The Job Creators Network, a right-wing advocacy group, filed a lawsuit in federal court in New York last week against MLB, commissioner Rob Manfred and the MLBPA in an effort to get the game back in Atlanta and $100 million in damages for local businesses.
“JCN has been vocal in opposing MLB’s decision, but that does not give it a basis for federal civil rights claims,” lawyers for MLB wrote in the court filing, via the Atlanta Journal-Constitution. “Moreover, despite its claims of exigency, JCN spent the last two months putting up billboards in Times Square and running inflammatory advertisements in The New York Times. When its publicity campaign had no effect, JCN decided to sue, but this Court’s time should not be wasted on political theatrics.”

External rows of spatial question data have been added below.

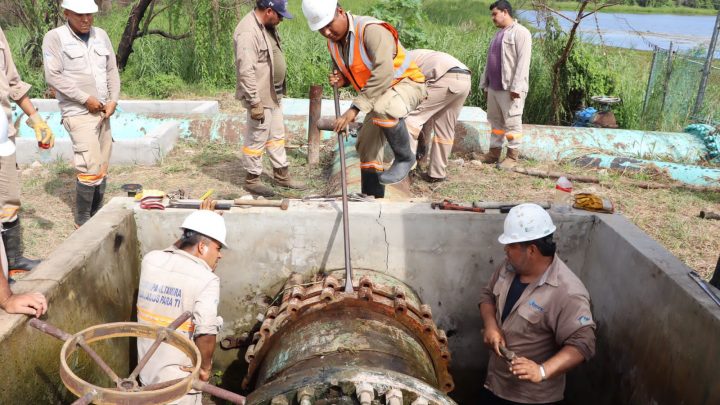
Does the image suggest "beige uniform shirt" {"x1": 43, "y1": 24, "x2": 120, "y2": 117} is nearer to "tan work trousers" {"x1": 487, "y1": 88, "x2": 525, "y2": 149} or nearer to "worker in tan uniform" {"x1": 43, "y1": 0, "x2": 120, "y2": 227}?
"worker in tan uniform" {"x1": 43, "y1": 0, "x2": 120, "y2": 227}

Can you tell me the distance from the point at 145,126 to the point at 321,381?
21.5 ft

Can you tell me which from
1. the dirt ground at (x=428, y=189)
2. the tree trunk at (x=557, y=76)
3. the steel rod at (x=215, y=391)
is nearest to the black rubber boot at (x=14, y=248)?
the dirt ground at (x=428, y=189)

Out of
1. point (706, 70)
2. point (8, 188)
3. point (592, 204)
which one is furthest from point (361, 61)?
point (706, 70)

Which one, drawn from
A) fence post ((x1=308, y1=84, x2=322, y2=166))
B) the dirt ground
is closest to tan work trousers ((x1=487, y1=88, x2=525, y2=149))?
the dirt ground

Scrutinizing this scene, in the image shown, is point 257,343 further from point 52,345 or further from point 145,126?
point 145,126

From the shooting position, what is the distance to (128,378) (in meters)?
2.17

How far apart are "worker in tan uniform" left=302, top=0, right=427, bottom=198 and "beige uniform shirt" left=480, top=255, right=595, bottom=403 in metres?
1.69

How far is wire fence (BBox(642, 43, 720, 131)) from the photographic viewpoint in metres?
9.21

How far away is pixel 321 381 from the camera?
2.67 m

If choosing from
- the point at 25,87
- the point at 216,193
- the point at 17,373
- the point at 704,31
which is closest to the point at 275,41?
the point at 216,193

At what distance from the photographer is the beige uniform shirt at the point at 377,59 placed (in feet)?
14.3

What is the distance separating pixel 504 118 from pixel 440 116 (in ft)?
3.38

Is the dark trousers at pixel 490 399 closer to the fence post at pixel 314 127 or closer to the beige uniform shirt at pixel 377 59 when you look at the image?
the beige uniform shirt at pixel 377 59

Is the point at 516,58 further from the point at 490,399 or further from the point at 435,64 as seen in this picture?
the point at 490,399
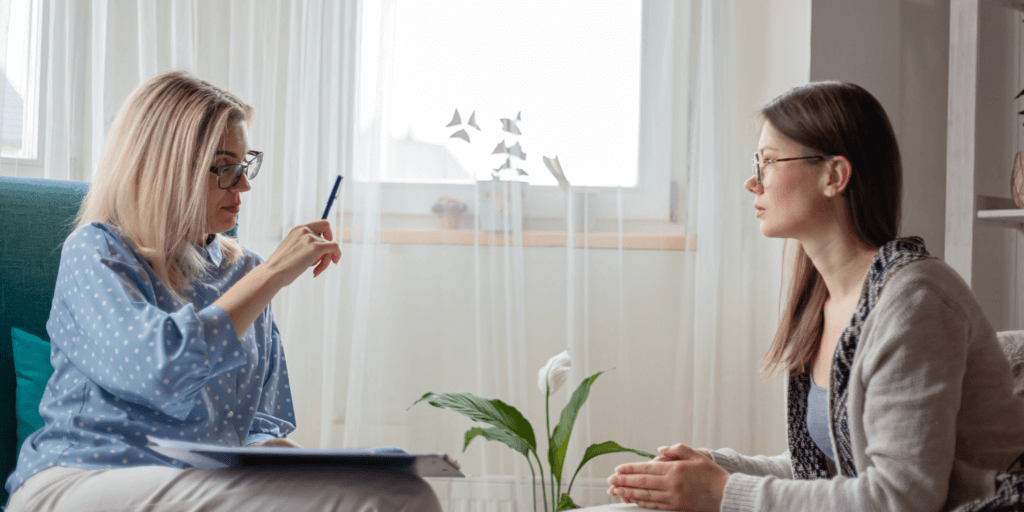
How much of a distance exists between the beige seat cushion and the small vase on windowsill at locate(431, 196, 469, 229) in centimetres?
143

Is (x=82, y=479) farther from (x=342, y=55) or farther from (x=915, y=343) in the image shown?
(x=342, y=55)

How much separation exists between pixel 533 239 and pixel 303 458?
1.36 meters

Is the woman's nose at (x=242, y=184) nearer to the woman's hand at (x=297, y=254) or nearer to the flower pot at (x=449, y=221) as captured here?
the woman's hand at (x=297, y=254)

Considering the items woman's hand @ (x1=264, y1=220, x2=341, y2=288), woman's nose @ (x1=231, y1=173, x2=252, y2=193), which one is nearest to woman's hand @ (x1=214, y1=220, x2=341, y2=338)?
woman's hand @ (x1=264, y1=220, x2=341, y2=288)

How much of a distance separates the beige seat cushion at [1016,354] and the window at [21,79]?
235cm

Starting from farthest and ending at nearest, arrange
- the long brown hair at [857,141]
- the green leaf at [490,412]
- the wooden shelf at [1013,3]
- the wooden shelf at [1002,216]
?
the wooden shelf at [1013,3] → the wooden shelf at [1002,216] → the green leaf at [490,412] → the long brown hair at [857,141]

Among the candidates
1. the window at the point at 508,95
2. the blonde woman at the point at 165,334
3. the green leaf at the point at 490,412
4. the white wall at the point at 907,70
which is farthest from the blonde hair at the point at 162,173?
the white wall at the point at 907,70

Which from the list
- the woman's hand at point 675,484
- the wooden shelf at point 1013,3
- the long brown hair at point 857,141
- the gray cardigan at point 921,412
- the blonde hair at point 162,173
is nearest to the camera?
the gray cardigan at point 921,412

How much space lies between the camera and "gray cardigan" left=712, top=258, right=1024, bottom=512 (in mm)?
783

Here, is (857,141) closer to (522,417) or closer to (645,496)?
(645,496)

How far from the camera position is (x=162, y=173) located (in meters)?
1.13

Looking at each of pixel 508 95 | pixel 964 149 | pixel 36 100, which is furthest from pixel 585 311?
pixel 36 100

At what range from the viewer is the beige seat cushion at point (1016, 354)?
100cm

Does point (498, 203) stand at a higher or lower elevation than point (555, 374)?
higher
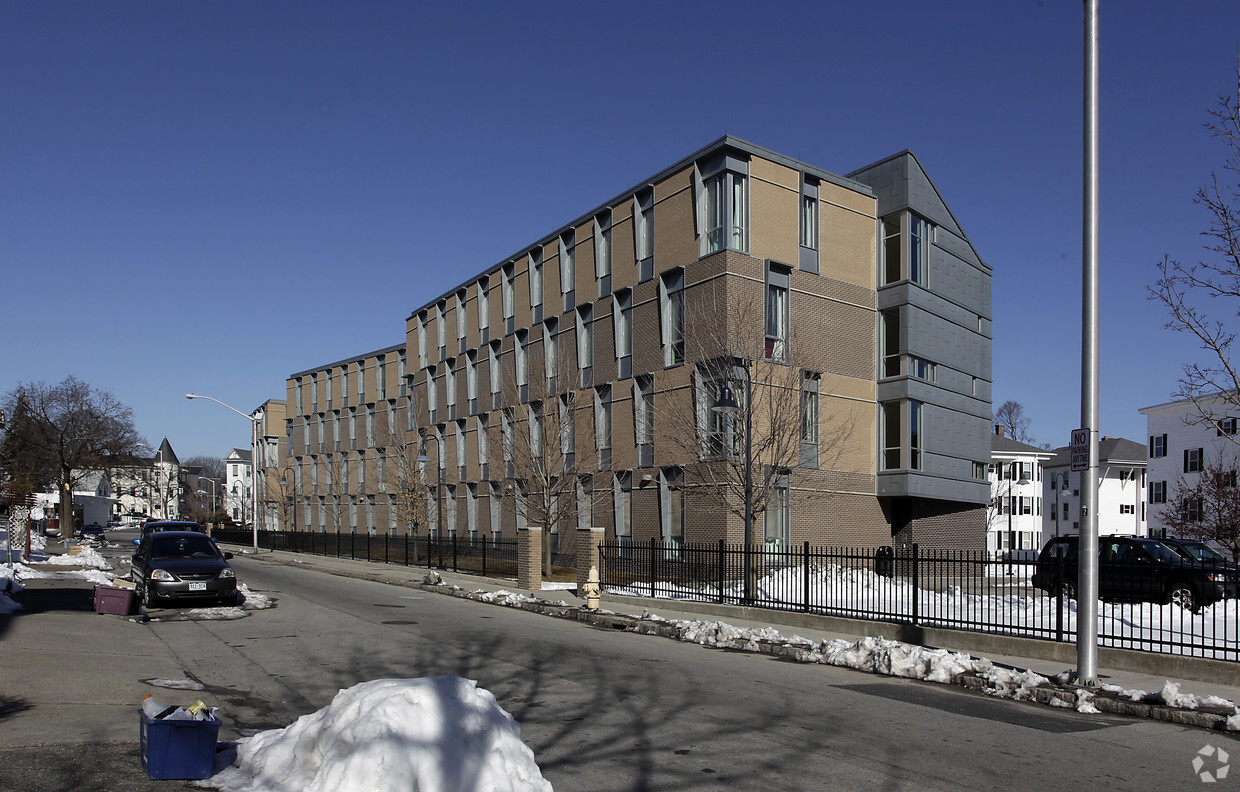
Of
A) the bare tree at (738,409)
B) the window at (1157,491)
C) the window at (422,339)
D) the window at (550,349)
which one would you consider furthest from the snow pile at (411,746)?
the window at (1157,491)

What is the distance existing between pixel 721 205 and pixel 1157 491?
165ft

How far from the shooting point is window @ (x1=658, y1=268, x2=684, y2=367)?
116 feet

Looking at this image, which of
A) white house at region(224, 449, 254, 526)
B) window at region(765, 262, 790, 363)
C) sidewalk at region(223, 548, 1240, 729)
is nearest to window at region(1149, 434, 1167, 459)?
window at region(765, 262, 790, 363)

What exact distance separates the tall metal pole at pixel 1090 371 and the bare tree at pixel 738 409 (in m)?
14.0

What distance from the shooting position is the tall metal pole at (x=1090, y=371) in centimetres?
1059

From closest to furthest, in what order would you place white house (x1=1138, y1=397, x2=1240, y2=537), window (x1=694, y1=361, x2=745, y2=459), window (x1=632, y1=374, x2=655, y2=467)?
window (x1=694, y1=361, x2=745, y2=459) < window (x1=632, y1=374, x2=655, y2=467) < white house (x1=1138, y1=397, x2=1240, y2=537)

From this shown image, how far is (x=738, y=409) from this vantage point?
25281mm

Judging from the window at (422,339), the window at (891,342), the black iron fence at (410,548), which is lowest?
the black iron fence at (410,548)

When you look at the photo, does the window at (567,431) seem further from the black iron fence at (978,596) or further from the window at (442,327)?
the window at (442,327)

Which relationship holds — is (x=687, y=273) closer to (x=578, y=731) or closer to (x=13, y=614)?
(x=13, y=614)

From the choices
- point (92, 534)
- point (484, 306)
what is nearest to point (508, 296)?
point (484, 306)

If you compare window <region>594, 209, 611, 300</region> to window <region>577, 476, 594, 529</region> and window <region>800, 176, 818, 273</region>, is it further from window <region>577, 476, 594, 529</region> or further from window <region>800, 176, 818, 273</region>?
window <region>800, 176, 818, 273</region>

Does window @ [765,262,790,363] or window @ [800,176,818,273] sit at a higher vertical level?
window @ [800,176,818,273]

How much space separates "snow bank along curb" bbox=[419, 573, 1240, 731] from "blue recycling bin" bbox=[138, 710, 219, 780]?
8814 mm
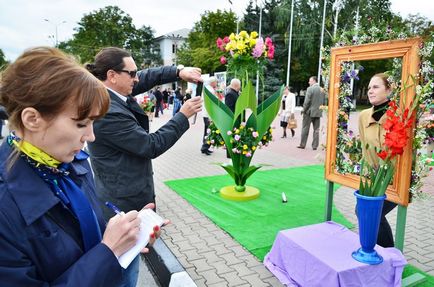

MLB moved All-Star Game to Denver
That bill — which limits the number of drop boxes across the state, increases voter ID requirements and gives state-level officials power over county election boards that oversee ballot counts — drew heavy criticism from across the country and from multiple major corporations. Coca-Cola and Delta Airlines slammed the bill, and Delta CEO Ed Bastain said it was “based on a lie” that there was widespread voter fraud in the 2020 election — something former President Donald Trump and other Republicans falsely claimed.
“I have decided that the best way to demonstrate our values as a sport is by relocating this year’s All-Star Game,” Manfred said in April. “Major League Baseball fundamentally supports voting rights for all Americans and opposes restrictions to the ballot box.”
JCN was established by Home Depot co-founder Bernie Marcus, who is a prominent Trump supporter. MLB argued in its court filing that the “all of [JCN’s] claims are legally defective.”
“It is in the public interest for Defendants’ decision to move the All-Star Game to Denver to be upheld, thereby protecting Defendants’ right to demonstrate their values and preserving their freedom as private entities to determine where to hold their events,” MLB’s legal brief stated, via the Journal-Constitution.
MLBPA opposed the lawsuit in its own filing. The union called the lawsuit “frivolous” while saying that it doesn’t get to choose where the All-Star Game is held.
“The Founding Fathers did not bestow upon American cities the right to an MLB All-Star Game,” Players Association lawyers wrote, via the Journal-Constitution.